Эта родственность проявляется прежде всего в том, что, подобно библейским Пророкам, свою принадлежность к еврейскому мышлению Маркс проявил в неприятии сектанства и в утверждении универсализма; подобно наиболее известным из своих предков, Моисею и Христу, Маркс создал универсальную теорию, объемлющую жизнь и интересы любого человека, независимо от его прошлого и настоящего, теорию, которая по своей распространенности и практической эффективности обрела масштабы мировых религий. С библейскими Пророками роднит Маркса не только дух универсализма, не только, так сказать, социальный гуманизм (понятый как безоглядная и бескомпромиссная страсть к справедливости, т. е. к равноправию человека в обществе), но и гуманизм, так сказать, феноменальный, понятый в качестве любви к человеку, как к единственному на земле существу, повторяющему «образ и подобие Бога» и воплощающему такие божественные категории, как способность мыслить и переживать.
Пророки восставали против идолопоклонства прежде всего потому, что оно ущемляло величие человека и оскверняло естественный порядок вещей уже тем, что бросало людей на колени перед созданиями и предметами менее ценными, чем человек. Точно так же марксова неприязнь к капитализму восходит, помимо библейского принципа равноправия людей, к непримиримости с фактом «при-даточности» человека производству. Потомок раввинов, Маркс обличает жизнь, логика которой низводит человека в разряд машины, «средства»: нечто постороннее, т. е. производство, обретает значение «цели», идола, оставляя человеку унизительную роль идолопоклонника.
Истинность марксовых идей, как правило, подвергают сомнению двумя такими вопросами: а) если проклинаемый им капитализм античеловечен, отчего тогда он продолжает создавать сугубо человеческие ценности? б) если проповедуемый им социализм человечен, отчего тогда социалистическая практика так часто античеловечна? Оба вопроса резонны и эффектны, но оба же вполне отразимы.
Поскольку нас занимает тут именно близость Маркса духу еврейских Пророков, а не сравнительный анализ названных систем, то законный и убийственный упрек в плачевности судьбы гуманизма в социалистической практике вряд ли уместно «смягчать» доводами, что, дескать, варваризм крестовых войн или инквизиторских процессов во славу Христа отнюдь не «закрывают» вопроса о гуманизме христианского учения. Вместо сотен и тысяч подобных фактов уместнее напомнить другое: не кто иной, как Маркс, вынужден был недвусмысленно признаться: «Что касается меня, я — не марксист». Если же отзываться на заявление о нескончаемой плодотворности отрицаемого Марксом капитализма, то опять же вряд ли тут целесообразно напоминать, что, скажем, языческая Греция продолжала создавать немеркнущие в веках ценности много после того, как родилось бесспорно более совершенное с точки зрения гуманизма учение единобожия.
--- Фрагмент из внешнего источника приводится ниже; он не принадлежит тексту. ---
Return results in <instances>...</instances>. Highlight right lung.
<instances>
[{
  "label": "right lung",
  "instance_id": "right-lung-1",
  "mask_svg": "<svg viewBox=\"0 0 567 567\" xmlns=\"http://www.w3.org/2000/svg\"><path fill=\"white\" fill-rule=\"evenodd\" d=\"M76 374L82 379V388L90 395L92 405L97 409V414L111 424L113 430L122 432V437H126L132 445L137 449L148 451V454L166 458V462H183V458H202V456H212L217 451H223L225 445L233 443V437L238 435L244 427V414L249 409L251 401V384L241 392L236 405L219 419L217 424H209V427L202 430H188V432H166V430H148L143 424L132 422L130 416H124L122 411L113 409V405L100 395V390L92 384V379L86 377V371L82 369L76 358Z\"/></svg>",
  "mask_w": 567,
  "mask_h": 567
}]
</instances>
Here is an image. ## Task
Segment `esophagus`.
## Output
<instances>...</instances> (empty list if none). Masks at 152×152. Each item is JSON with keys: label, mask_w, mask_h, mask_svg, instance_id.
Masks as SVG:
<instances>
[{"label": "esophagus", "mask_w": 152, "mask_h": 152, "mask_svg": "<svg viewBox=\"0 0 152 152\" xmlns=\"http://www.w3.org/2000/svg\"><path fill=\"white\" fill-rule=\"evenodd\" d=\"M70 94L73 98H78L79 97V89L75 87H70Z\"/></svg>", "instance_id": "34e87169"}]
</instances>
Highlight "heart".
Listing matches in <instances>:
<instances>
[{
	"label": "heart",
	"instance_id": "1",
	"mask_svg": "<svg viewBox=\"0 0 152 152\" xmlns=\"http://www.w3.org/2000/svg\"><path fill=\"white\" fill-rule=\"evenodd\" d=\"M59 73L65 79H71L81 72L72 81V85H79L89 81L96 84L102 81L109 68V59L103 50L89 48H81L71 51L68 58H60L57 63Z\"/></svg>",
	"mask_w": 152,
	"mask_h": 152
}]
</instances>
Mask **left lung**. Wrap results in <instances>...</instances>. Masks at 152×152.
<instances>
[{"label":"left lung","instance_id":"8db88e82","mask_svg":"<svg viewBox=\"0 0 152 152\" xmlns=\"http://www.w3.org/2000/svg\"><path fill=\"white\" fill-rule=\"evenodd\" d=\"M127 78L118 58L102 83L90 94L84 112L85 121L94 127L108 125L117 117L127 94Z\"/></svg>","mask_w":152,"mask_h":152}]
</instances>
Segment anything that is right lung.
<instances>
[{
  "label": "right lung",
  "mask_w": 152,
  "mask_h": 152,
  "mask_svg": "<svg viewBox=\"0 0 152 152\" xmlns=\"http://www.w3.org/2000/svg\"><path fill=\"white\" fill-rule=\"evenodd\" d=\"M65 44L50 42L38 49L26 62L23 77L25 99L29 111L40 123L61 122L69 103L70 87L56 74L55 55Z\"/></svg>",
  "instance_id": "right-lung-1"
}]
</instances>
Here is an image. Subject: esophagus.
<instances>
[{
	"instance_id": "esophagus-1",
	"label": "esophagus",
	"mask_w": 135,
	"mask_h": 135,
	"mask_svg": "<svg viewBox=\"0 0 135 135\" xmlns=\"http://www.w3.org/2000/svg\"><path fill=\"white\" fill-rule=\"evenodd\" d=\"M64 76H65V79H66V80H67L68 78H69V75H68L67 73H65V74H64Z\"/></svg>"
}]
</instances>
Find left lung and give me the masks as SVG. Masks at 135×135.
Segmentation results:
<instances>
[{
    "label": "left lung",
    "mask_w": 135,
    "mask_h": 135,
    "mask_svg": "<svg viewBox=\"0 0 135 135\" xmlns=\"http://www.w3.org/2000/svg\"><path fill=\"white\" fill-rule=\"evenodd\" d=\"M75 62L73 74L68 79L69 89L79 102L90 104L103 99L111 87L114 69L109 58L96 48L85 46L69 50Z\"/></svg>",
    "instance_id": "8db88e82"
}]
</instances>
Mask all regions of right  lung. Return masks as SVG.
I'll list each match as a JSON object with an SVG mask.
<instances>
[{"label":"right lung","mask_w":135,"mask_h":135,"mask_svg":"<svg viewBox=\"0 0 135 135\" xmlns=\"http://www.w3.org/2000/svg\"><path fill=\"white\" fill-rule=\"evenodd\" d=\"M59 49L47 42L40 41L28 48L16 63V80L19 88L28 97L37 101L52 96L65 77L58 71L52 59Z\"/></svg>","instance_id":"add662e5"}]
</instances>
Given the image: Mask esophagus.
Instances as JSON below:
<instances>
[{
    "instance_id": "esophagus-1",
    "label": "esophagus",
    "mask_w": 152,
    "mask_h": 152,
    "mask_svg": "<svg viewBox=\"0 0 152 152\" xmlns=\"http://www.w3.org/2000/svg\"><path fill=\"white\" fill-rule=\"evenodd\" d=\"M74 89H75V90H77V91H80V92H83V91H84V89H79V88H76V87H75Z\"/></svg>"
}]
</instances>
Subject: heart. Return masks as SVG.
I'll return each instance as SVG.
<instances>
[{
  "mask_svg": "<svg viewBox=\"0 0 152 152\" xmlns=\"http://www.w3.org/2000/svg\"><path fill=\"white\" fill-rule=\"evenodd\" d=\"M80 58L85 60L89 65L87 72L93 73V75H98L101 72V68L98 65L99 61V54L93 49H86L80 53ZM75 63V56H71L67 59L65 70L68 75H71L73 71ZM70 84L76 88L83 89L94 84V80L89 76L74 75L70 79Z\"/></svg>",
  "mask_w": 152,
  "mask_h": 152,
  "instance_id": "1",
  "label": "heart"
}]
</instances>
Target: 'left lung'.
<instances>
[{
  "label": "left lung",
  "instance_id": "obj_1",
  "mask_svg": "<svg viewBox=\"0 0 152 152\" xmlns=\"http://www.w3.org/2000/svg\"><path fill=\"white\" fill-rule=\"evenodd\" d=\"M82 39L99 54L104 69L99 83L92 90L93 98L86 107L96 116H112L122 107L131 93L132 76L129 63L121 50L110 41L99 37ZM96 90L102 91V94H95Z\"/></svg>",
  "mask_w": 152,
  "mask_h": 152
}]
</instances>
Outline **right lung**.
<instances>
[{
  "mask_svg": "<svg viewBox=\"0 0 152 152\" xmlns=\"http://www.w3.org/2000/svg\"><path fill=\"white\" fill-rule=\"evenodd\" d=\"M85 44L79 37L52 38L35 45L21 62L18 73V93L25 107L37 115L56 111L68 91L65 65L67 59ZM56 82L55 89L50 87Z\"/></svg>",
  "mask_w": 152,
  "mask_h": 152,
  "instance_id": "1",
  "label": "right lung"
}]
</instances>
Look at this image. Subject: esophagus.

Уместнее тут сказать, что, действительно, своим динамизмом нынешний капитализм, отличный от капитализма марксовых дней, обязан также отзывчивости на идеи, рожденные самим духом марксовой критики. В этом, кстати, можно усматривать еще одно проявление благотворного влияния еврейского идеализма на судьбы мира.
Да, идеализм этот, как в случае с Марксом, часто явно уж само-довлеющ, но причину его зачастую эпидемического возникновения и распространения следует искать именно на земле, в ее «греховности». Сам Маркс писал так: «Нет ничего труднее, как заставить земных богов поверить, что существует вера в истину и духовные убеждения. Государственные денди в такой степени являются скептиками, это настолько закоренелые хлыщи, что они не верят уже в истинную, бескорыстную любовь. Как же подступиться к этим пройдохам, как не с помощью того, что в высших кругах называют фанатизмом? Гвардейский лейтенант считает всякого влюбленного, имеющего честные намерения, фанатиком. Что же, из-за этого больше не вступать в брак?»
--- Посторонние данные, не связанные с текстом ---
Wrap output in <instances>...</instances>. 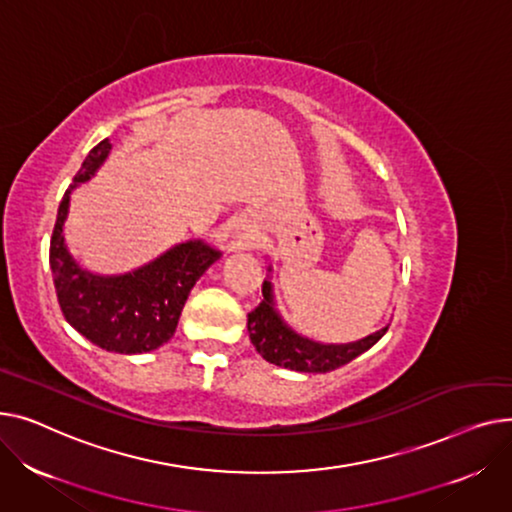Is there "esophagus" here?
I'll return each mask as SVG.
<instances>
[{"label":"esophagus","mask_w":512,"mask_h":512,"mask_svg":"<svg viewBox=\"0 0 512 512\" xmlns=\"http://www.w3.org/2000/svg\"><path fill=\"white\" fill-rule=\"evenodd\" d=\"M254 246H256V244L252 242V239H246V237L239 239V242L233 244V248H237V250H246V248H254Z\"/></svg>","instance_id":"obj_1"}]
</instances>
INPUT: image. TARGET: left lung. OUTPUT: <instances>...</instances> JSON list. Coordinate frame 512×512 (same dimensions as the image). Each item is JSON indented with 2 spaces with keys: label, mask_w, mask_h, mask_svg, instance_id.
<instances>
[{
  "label": "left lung",
  "mask_w": 512,
  "mask_h": 512,
  "mask_svg": "<svg viewBox=\"0 0 512 512\" xmlns=\"http://www.w3.org/2000/svg\"><path fill=\"white\" fill-rule=\"evenodd\" d=\"M262 295V302L248 314L250 341L266 362L295 372H333L376 345L388 330V326L380 328L378 333L347 345H322L297 335L281 320L268 281L262 283Z\"/></svg>",
  "instance_id": "1"
}]
</instances>
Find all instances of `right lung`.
Here are the masks:
<instances>
[{"instance_id":"right-lung-1","label":"right lung","mask_w":512,"mask_h":512,"mask_svg":"<svg viewBox=\"0 0 512 512\" xmlns=\"http://www.w3.org/2000/svg\"><path fill=\"white\" fill-rule=\"evenodd\" d=\"M109 150L107 138L90 150L59 202L49 264L59 308L82 337L105 351L146 353L173 337L192 287L221 254L194 239L128 275L101 277L80 268L64 239L70 192L95 175Z\"/></svg>"}]
</instances>
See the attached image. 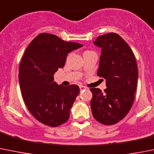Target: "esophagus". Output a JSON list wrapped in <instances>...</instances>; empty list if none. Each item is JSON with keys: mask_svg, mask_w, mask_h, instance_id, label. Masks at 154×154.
<instances>
[{"mask_svg": "<svg viewBox=\"0 0 154 154\" xmlns=\"http://www.w3.org/2000/svg\"><path fill=\"white\" fill-rule=\"evenodd\" d=\"M86 89V86H81V85H80V91L84 90V89Z\"/></svg>", "mask_w": 154, "mask_h": 154, "instance_id": "1", "label": "esophagus"}]
</instances>
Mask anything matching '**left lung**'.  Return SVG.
Wrapping results in <instances>:
<instances>
[{"instance_id":"obj_1","label":"left lung","mask_w":154,"mask_h":154,"mask_svg":"<svg viewBox=\"0 0 154 154\" xmlns=\"http://www.w3.org/2000/svg\"><path fill=\"white\" fill-rule=\"evenodd\" d=\"M93 43L101 48L97 75L105 79L107 88L104 92L98 88H91V109L97 121L110 126L123 120L132 107L138 66L132 49L119 34H103Z\"/></svg>"}]
</instances>
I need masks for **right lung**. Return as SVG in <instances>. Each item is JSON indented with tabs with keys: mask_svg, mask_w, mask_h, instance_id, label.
<instances>
[{
	"mask_svg": "<svg viewBox=\"0 0 154 154\" xmlns=\"http://www.w3.org/2000/svg\"><path fill=\"white\" fill-rule=\"evenodd\" d=\"M81 47L42 33L30 43L22 56L19 68L22 98L33 117L43 124L56 127L69 119L80 88L75 84L58 85L53 75L64 67L68 53Z\"/></svg>",
	"mask_w": 154,
	"mask_h": 154,
	"instance_id": "1",
	"label": "right lung"
}]
</instances>
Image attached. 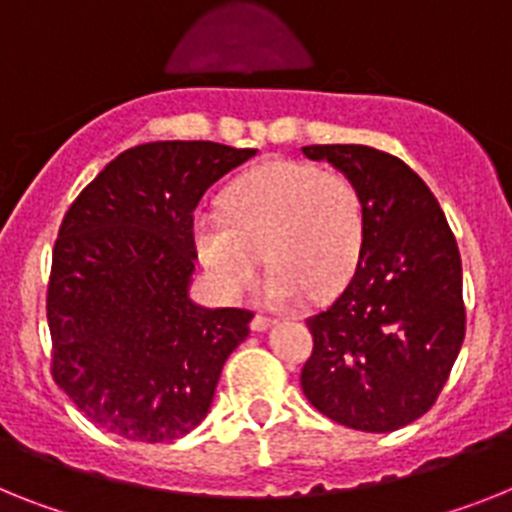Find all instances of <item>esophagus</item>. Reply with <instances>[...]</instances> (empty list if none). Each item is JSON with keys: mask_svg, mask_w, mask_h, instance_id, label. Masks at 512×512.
I'll return each mask as SVG.
<instances>
[{"mask_svg": "<svg viewBox=\"0 0 512 512\" xmlns=\"http://www.w3.org/2000/svg\"><path fill=\"white\" fill-rule=\"evenodd\" d=\"M270 325H276V320H273V317H265V315L252 317V330H255V333H263V330H268Z\"/></svg>", "mask_w": 512, "mask_h": 512, "instance_id": "obj_1", "label": "esophagus"}]
</instances>
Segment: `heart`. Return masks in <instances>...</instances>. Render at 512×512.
Here are the masks:
<instances>
[{
    "label": "heart",
    "instance_id": "b5f03b06",
    "mask_svg": "<svg viewBox=\"0 0 512 512\" xmlns=\"http://www.w3.org/2000/svg\"><path fill=\"white\" fill-rule=\"evenodd\" d=\"M367 213L362 192L341 171L315 163L270 161L249 169L223 192V213L197 210L192 242L223 296H239L270 265L263 299L291 307L328 299L349 283L362 260Z\"/></svg>",
    "mask_w": 512,
    "mask_h": 512
}]
</instances>
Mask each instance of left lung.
Instances as JSON below:
<instances>
[{
  "instance_id": "obj_1",
  "label": "left lung",
  "mask_w": 512,
  "mask_h": 512,
  "mask_svg": "<svg viewBox=\"0 0 512 512\" xmlns=\"http://www.w3.org/2000/svg\"><path fill=\"white\" fill-rule=\"evenodd\" d=\"M359 187L362 260L336 302L312 315L302 390L359 432H393L432 409L466 336L458 244L437 197L401 158L367 145H307Z\"/></svg>"
}]
</instances>
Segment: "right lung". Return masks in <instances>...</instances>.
<instances>
[{"label":"right lung","instance_id":"1","mask_svg":"<svg viewBox=\"0 0 512 512\" xmlns=\"http://www.w3.org/2000/svg\"><path fill=\"white\" fill-rule=\"evenodd\" d=\"M255 153L208 140L135 145L67 210L46 296L51 375L98 427L169 442L208 414L252 312L190 299L192 213Z\"/></svg>","mask_w":512,"mask_h":512}]
</instances>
…Что же касается давнишнего мифа о юдофобстве Маркса, то о лживости его можно утверждать хотя бы на том основании, что Маркс был убежденным интернационалистом. Между тем, обращаясь к тем его писаниям, которые поверхностный глаз читает как антисемитскую листовку, — их происхождение следует объяснять не столько даже присущим многим евреям вкусом к самобичеванию, сколько вполне очевидным терминологическим заблуждением Маркса: ратуя за освобождение от еврейства и предрекая ему скорый конец, он называл евреями не религиозную или национальную, а классовую группу людей, и это свое заблуждение основывал на знакомстве только лишь с тем западно-европейским еврейством 40-х гг., которое и вправду выказывало непомерную страсть к приобщению к буржуазии. Точно так же, кстати, смешав меж собой понятия крестьянства и славянства, недоверчивый к крестьянскому духу, но чтящий славянскую культуру Маркс вызвал нарекания в антиславянизме. К тому же, прежде, чем обвинить его в юдофобстве, все его суждения о еврействе следовало бы продумать на фоне небольшой записки, которую он отослал в разгар антисемитской кампании в Германии своему издателю Д.Оппенгейму: «Пришлите мне все статьи Гермеса (немецкого публициста-антисемита — Н.Д.). Я тогда постараюсь как можно скорее прислать Вам статью, которая если и не даст окончательного решения этого вопроса, то все же направит его по другому руслу».
Частная собственность сделала нас настолько глупыми и односторонними, что какой-нибудь предмет является нашим лишь тогда, когда мы им обладаем, т. е. когда он существует для нас как капитал или когда мы им непосредственно владеем, едим его, пьем, носим на своем теле, живем в нем и Т. д., — одним словом, когда мы его потребляем. На место всех физических и духовных чувств мы ставим чувство обладания, и поэтому упразднение частной собственности означает освобождение всех человеческих чувств и свойств.
Философско-экономические рукописи 1844 г.
История есть не что иное, как последовательная смена отдельных поколений, каждое из которых использует материалы, капиталы, производительные силы, переданные ему всеми предшествующими поколениями; в силу этого данное поколение, с одной стороны, продолжает унаследованную деятельность при совершенно изменившихся обстоятельствах, а с другой — видоизменяет старые обстоятельства посредством совершенно измененной деятельности. Но в искаженно-спекулятивном представлении делу придается такой вид, будто последующая история является целью для предшествующей, будто, например, открытие Америки имело своей целью вызвать французскую революцию. Благодаря этому история приобретает свои особые цели и превращается в некое «лицо наряду с другими лицами». На самом же деле то, что обозначают словами «назначение», «цель», «зародыш», «идея» прежней истории, есть не что иное, как абстракция от позднейшей истории, абстракция от того активного влияния, которое оказывает предшествующая история на последующую.
Немецкая идеология
Общественная история людей есть всегда лишь история их индивидуального развития, сознают они это или нет.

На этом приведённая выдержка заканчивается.